In modern warfare, a typical soldier is carrying their weapon, body armour, GPS, a radio, night vision kit and much more. That "battle rattle" adds up to about 50kg (110 pounds) of equipment -- "that's the weight of a pretty sizeable girlfriend", as Swallow puts it. "The Taliban apparently calls our troops 'donkeys' because they're carrying so much stuff and sweating, while [a Taliban fighter] is carrying a gun, a bottle of water and a cellphone."

But a bigger problem than humping all this kit is powering it. According to ITL, military forces go through more batteries than bullets -- partly because a soldier simply disposes of 70 per cent of that power. In order to ensure a battery doesn't fail in the field, at the beginning of a mission they will change all batteries, which can take 40 minutes. And if the battery cover of a piece of kit is lost, there's no taping the batteries in like you would with a TV remote: the equipment is rendered unusable.

Equipment for the military is designed to stand up to stresses and strains that consumer kit can only dream about, because in literal life-or-death situations, failure is not an option. But there are degrees of toughness: what a vehicle goes through is very different to what a person goes through. "Why build in cost when you don't need to?" asks Thompson.

"A friend of ours in the Canadian military worked out the electrons in an AA battery on the front line are the most expensive electrons in the solar system -- more expensive than the ones they send into space," Swallow said. "From the moment you buy a battery in [UK newsagent chain] WH Smith, the cost multiplies by at least a hundred by the time they ship it out to the front line."

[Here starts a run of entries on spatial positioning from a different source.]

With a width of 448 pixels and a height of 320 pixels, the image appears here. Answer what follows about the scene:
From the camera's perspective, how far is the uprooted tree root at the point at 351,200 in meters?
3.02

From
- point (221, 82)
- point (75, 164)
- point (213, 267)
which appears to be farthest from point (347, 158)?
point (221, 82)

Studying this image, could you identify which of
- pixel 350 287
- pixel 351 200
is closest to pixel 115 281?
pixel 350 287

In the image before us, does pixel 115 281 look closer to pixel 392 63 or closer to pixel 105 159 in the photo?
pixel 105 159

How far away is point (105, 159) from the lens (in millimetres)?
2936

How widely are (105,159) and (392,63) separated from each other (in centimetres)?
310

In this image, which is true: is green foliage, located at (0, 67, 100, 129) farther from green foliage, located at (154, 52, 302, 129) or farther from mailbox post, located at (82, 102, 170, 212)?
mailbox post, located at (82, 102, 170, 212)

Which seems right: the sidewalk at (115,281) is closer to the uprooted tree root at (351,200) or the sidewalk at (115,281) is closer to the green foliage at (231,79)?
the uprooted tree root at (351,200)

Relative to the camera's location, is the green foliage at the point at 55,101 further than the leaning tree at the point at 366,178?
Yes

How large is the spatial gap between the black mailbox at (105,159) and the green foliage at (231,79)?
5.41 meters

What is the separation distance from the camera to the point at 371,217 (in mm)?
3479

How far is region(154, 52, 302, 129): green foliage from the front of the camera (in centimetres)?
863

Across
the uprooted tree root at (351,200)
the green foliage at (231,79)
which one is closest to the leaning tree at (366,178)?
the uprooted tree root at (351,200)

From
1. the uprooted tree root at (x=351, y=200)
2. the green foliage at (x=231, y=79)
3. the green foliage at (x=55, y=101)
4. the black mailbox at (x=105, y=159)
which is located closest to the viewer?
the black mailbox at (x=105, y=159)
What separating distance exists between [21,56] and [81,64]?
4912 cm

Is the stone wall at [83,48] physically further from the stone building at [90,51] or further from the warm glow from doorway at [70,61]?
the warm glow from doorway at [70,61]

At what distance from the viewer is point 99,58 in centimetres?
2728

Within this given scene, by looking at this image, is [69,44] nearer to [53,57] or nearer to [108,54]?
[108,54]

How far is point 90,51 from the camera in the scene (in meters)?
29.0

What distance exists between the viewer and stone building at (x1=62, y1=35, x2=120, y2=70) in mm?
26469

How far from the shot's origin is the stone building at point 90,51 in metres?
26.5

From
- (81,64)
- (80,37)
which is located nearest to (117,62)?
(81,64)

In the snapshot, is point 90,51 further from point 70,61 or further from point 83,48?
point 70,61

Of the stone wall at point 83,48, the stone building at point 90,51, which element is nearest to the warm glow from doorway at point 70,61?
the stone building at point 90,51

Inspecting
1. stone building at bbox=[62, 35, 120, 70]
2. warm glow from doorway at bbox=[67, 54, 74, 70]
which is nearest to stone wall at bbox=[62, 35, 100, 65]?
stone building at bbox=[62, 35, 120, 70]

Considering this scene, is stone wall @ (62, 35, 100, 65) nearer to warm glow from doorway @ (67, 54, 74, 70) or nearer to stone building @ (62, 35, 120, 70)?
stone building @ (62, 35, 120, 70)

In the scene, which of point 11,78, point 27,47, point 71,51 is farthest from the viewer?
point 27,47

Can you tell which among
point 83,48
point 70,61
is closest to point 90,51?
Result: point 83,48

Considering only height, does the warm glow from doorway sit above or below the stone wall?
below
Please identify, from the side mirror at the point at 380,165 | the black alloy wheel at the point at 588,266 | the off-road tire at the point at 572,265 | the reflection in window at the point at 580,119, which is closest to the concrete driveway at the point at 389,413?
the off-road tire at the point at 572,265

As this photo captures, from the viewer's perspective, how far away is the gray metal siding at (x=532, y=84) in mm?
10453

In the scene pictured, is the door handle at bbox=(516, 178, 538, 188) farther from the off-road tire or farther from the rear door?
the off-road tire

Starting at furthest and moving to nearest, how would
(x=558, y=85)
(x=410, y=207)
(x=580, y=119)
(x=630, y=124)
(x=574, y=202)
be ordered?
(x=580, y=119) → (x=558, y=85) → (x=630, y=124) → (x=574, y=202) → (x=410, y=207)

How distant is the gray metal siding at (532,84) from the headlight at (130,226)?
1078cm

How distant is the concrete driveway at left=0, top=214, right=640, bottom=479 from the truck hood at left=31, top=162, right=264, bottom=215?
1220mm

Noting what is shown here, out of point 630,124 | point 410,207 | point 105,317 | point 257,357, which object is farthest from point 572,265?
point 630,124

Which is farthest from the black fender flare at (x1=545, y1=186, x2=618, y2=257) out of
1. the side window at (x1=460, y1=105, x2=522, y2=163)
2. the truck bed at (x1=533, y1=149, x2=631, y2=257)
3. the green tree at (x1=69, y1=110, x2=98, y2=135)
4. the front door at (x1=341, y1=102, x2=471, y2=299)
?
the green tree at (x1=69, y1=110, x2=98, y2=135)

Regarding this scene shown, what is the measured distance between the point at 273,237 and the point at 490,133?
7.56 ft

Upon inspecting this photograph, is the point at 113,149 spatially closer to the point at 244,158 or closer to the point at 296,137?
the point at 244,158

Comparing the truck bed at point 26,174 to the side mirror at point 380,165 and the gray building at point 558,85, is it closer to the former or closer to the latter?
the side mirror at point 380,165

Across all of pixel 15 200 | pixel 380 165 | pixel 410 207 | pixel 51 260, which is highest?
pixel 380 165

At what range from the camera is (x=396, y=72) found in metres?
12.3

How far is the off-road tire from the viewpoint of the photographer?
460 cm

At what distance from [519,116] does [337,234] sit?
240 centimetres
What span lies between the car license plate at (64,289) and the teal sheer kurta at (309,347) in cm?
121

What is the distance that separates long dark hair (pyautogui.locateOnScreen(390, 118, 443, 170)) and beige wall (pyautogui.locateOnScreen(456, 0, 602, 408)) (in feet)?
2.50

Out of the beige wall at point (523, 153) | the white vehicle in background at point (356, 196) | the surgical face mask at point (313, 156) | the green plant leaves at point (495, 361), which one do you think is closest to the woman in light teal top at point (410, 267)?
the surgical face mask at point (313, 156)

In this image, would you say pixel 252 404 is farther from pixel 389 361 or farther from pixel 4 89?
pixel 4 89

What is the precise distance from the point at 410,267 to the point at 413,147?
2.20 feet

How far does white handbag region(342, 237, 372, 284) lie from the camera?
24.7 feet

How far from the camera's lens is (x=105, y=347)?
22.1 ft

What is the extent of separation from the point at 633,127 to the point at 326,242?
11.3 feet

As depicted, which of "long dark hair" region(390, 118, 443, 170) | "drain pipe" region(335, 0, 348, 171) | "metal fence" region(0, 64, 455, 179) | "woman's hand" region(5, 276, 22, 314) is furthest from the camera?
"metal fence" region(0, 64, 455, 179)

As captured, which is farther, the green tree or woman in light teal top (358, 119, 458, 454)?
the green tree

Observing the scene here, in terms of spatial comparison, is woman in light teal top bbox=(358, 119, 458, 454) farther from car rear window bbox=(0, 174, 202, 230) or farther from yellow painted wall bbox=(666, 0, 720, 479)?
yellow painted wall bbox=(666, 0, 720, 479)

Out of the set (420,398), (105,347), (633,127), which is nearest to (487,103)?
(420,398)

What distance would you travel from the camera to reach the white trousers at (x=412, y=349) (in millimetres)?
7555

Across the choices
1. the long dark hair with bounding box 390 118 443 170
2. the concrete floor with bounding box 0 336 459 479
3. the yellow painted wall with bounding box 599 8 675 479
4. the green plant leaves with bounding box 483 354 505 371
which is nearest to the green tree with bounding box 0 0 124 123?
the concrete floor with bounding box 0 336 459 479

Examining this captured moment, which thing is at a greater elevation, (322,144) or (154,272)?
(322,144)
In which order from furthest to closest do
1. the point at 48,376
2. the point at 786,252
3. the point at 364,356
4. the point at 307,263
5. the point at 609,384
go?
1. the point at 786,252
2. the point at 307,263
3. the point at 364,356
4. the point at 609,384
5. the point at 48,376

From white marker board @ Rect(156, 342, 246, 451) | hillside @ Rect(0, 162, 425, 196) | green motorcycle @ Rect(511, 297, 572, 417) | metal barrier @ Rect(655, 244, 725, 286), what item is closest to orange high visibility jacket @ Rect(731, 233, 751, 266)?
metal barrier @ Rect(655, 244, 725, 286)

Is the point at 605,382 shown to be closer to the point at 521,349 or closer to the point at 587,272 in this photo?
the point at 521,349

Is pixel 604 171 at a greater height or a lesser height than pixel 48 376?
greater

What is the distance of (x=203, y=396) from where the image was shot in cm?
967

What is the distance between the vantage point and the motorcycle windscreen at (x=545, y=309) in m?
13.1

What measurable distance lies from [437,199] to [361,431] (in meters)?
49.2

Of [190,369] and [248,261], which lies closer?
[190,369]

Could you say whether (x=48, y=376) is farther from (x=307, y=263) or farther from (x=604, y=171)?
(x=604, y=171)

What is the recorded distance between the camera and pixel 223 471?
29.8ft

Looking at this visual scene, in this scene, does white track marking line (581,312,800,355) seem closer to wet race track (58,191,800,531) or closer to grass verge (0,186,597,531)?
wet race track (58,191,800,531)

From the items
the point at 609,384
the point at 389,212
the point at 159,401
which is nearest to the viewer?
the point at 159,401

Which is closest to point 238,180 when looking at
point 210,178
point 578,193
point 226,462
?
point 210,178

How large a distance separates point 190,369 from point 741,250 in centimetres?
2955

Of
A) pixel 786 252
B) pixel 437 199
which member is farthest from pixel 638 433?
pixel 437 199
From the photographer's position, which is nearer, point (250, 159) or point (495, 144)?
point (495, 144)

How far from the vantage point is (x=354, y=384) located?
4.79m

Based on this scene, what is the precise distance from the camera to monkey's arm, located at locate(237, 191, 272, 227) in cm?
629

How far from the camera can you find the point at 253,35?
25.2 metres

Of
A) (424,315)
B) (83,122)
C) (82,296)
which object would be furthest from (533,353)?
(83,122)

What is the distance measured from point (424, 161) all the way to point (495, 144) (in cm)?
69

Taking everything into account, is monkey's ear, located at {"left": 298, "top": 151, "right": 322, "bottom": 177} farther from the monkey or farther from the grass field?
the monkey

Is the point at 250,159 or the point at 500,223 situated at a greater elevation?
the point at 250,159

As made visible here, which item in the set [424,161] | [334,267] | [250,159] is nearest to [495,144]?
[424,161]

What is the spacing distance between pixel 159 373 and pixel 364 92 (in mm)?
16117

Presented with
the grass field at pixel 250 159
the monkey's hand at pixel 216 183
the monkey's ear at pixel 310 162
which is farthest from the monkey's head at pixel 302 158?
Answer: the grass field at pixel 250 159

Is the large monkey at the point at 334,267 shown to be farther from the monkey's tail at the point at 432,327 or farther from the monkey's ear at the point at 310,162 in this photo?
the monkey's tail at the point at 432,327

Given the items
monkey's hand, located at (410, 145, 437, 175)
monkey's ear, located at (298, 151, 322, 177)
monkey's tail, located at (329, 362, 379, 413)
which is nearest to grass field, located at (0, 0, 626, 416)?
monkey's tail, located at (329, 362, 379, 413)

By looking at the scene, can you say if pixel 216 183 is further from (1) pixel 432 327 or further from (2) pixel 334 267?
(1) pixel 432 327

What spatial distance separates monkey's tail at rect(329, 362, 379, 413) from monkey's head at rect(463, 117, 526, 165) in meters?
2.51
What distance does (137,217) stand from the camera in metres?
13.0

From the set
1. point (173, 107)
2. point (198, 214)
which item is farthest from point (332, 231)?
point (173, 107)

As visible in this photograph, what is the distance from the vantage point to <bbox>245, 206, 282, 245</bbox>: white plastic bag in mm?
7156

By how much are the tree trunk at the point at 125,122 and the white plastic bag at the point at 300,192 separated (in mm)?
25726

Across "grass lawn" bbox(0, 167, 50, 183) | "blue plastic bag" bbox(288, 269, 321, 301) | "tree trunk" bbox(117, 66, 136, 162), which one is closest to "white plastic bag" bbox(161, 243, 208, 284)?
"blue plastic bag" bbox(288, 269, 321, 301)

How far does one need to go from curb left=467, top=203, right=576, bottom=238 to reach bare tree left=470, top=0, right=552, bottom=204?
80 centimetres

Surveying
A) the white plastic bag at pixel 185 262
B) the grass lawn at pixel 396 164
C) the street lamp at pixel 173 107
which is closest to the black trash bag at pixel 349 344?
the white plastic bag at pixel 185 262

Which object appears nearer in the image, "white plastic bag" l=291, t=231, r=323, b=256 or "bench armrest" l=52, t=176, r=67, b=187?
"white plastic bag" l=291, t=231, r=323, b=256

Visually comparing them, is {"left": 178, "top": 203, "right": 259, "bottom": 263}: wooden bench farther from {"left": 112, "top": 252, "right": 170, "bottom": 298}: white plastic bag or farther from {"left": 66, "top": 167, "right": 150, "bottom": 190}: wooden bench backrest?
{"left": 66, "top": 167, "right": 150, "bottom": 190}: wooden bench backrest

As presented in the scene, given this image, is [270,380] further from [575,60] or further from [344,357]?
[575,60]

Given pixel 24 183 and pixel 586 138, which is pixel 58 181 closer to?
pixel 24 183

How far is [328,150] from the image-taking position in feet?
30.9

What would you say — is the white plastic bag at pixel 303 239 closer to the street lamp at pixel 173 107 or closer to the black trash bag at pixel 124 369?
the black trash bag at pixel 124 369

Cost is an important factor to the military, the government and, ultimately, the taxpayer. ITL reckons its technology helps to keep costs down, with automatically woven fabrics replacing manufacturing processes in which teams of people solder kit together. "I'm not allowed to call it cheap," says Thompson, "but it's relatively inexpensive."

"We were asked for help by the Canadian military about seven years ago," remembers Swallow, "because they had this problem with cables." Soldiers can't use wireless technology such as Bluetooth or ZigBee, because they can be detected and jammed -- so wired technology it is. But "soldiers hate cables," says Swallow.

"They're fine inside a vehicle, but as soon as you put a cable on the human body it starts flexing, and over time that's what kills [the cable]." So ITL explores ways to replace wires with textiles. "Instead of being thick, heavy and prone to breaking, like a cable, textiles can spread the same number of conductors across a broad space. Not only does that save weight, it's also more flexible and can be disappeared into a garment such as a load-carrying or ballistic vest."

Those principles work for batteries too. Power packs can be purpose-built for the body rather than loading the soldier down with batteries designed to sit inside devices or vehicles. And if you thought wireless charging in Starbucks or Ikea furniture was cool, then check this out: the Broadsword vest includes an inductive charging plate that draws power from wireless charging plates built into the seats of vehicles, so soldiers can recharge their kit as they mount up and move to their next mission.

Thompson describes military kit as a case of "technology pull", with the systems designed by ITL "providing a solution to a real problem".

"It's like a technological swan," says Swallow. "It looks easy to use on the surface but it's working hard beneath the surface."